* [The input]
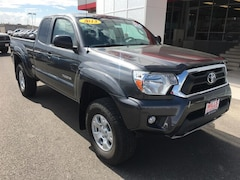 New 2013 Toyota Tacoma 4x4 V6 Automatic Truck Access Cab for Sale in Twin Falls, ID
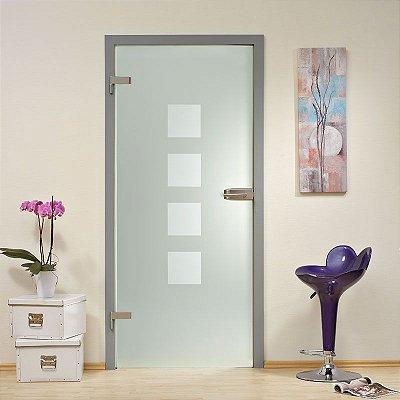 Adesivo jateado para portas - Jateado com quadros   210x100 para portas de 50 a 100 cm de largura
---
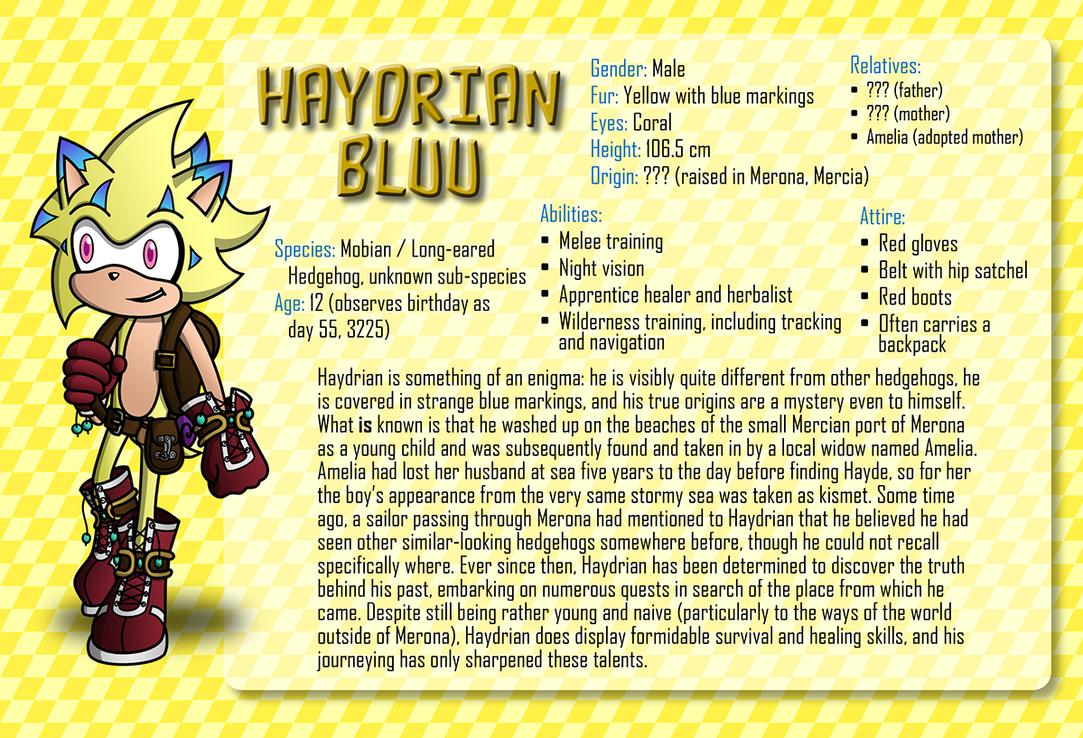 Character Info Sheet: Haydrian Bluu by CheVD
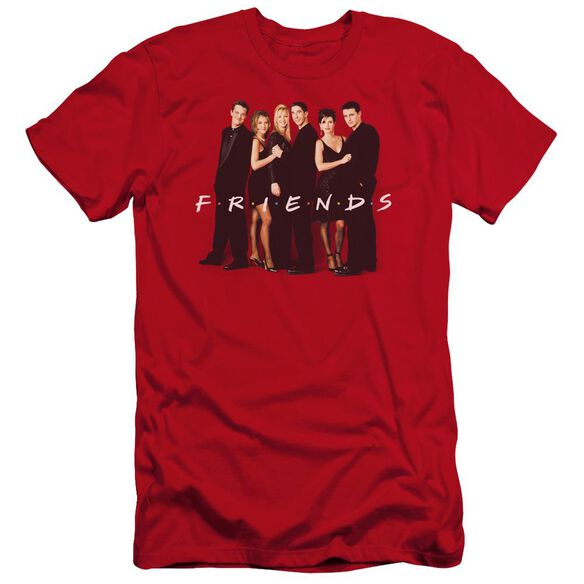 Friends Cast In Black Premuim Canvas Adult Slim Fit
* * *
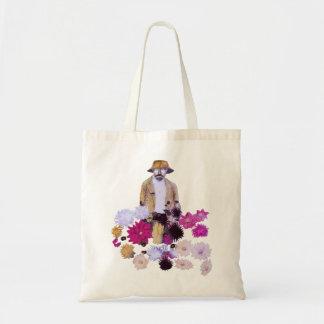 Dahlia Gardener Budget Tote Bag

* [What you are asked to do]
Each line between the one holding "New 2013 Toyota" and the one holding "Adesivo jateado para", inclusive, should be copied exactly as it appears above, and pictures should be omitted.

* [Solution to the exercise]
 New 2013 Toyota Tacoma 4x4 V6 Automatic Truck Access Cab for Sale in Twin Falls, ID
 Adesivo jateado para portas - Jateado com quadros   210x100 para portas de 50 a 100 cm de largura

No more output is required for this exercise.